Date of Publication: June 5, 2012
Source: Personal Copy
Surrounded by enemies, the once-great nation of Ravka has been torn in two by the Shadow Fold, a swath of near impenetrable darkness crawling with monsters who feast on human flesh. Now its fate may rest on the shoulders of one lonely refugee.
Alina Starkov has never been good at anything. But when her regiment is attacked on the Fold and her best friend is brutally injured, Alina reveals a dormant power that saves his life—a power that could be the key to setting her war-ravaged country free. Wrenched from everything she knows, Alina is whisked away to the royal court to be trained as a member of the Grisha, the magical elite led by the mysterious Darkling.
Yet nothing in this lavish world is what it seems. With darkness looming and an entire kingdom depending on her untamed power, Alina will have to confront the secrets of the Grisha . . . and the secrets of her heart.
Shadow and Bone is the first installment in Leigh Bardugo's Grisha Trilogy.
I probably acknowledged this book and my eventual plans of reading it a thousand times. A thousand fake acknowledgements later, I'm here to say how much I enjoyed it.
Set in a Russian-esque backdrop, Shadow and Bone tells a story of fantasy and magical powers that is unique and fascinating. Bardugo’s Grisha are glamorous, revered and feared in their brilliant Keftas. The description of Grisha life has me awed and envious of the beauty and splendour that Bardugo created in her world. I sure wouldn’t mind a midnight blue Kefta of my own.
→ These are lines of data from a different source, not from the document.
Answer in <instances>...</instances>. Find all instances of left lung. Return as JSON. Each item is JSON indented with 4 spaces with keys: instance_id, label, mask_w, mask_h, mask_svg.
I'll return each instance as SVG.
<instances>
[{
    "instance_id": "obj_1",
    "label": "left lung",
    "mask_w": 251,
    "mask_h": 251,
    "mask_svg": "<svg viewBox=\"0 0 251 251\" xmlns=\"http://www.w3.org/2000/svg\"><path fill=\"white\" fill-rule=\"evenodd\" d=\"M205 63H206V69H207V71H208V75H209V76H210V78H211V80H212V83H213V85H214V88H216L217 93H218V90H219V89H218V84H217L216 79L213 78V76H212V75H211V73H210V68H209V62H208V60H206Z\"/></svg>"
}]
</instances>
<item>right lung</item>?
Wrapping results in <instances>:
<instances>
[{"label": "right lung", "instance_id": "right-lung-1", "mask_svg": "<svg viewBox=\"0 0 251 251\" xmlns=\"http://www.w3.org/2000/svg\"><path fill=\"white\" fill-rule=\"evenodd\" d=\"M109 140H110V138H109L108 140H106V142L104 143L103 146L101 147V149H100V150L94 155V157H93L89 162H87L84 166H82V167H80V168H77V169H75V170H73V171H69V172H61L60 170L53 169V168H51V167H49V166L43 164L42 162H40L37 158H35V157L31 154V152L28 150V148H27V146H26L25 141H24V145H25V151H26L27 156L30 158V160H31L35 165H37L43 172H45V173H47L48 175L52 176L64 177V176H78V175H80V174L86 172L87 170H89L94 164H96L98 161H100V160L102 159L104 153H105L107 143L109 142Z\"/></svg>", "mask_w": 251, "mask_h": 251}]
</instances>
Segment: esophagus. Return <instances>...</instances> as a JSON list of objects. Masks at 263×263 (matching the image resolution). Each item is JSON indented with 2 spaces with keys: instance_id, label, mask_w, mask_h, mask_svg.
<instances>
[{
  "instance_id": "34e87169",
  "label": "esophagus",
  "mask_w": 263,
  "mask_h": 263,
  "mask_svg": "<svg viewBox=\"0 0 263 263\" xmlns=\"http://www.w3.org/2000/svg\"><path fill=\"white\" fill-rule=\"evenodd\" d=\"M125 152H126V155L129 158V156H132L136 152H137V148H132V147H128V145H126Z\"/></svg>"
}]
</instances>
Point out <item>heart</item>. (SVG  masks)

At points in the plot I noticed some parallels to one of my favourite books, Eon by Alison Goodman. Alina reminded me of Eona, at the beginning of her journey. Like Eona, Alina is the only one of her kind and has a lot of lives resting on her new found talent. Similarly, Alina starts out as a weak, intimidated young girl and manages to grow and strengthen as a character. I can’t say she’s reached Eona’s level of growth at the end of the first Dragoneye novel, but that’s why this is a trilogy and I look forwards to seeing more of Alina.
As for everyone’s favourite, the romantics of Shadow and Bone. I’m pleased to say that I adored it. Going into the series, I was quite cautious of how Bardugo was going to manage the romance between best friends. It’s not every book that the protagonist starts the story with a male friend that she actually has romantic attachments to.
I thought Mal was fantastic. The flashes to Mal and Alina’s childhood were sweet and great ways to help the reader understand a relationship that has been there far before the start of the book.
Alina also meets many new characters. Her new Grisha friends were interesting to read about though Geyna may have been the only one with much of a personality. I do wish that Bardugo spend some time fleshing out the secondary or even tertiary characters like Alina’s colleagues at the Little Palace: Marie, Nadia, Sergei, Ivan, David etc.
The Darkling was a mysterious characters as I’m sure he was meant to be. His power fascinated me and his relationship with Alina did give me some conflicting feelings. He is already someone I hate to like but like to hate... Or I just don’t know how to feel.
For all its amazingness and intricate world, Shadow and Bone did suffer from a minor case of debut noveltitis. There were some awkward scenes and dialogues, mostly between The Darkling and Alina, that I wish were done more smoothly. The Grisha terms were a little alien and hard to remember as well.
Nevertheless, Shadow and Bone has the workings of a great series. The book itself is fast-paced, interesting and well written. It is also a very quick read, clocking in at about 350 pages, and I flew through it. Fans of fantasy, Eon by Alison Goodman and good books, I think you’ve found the next best read!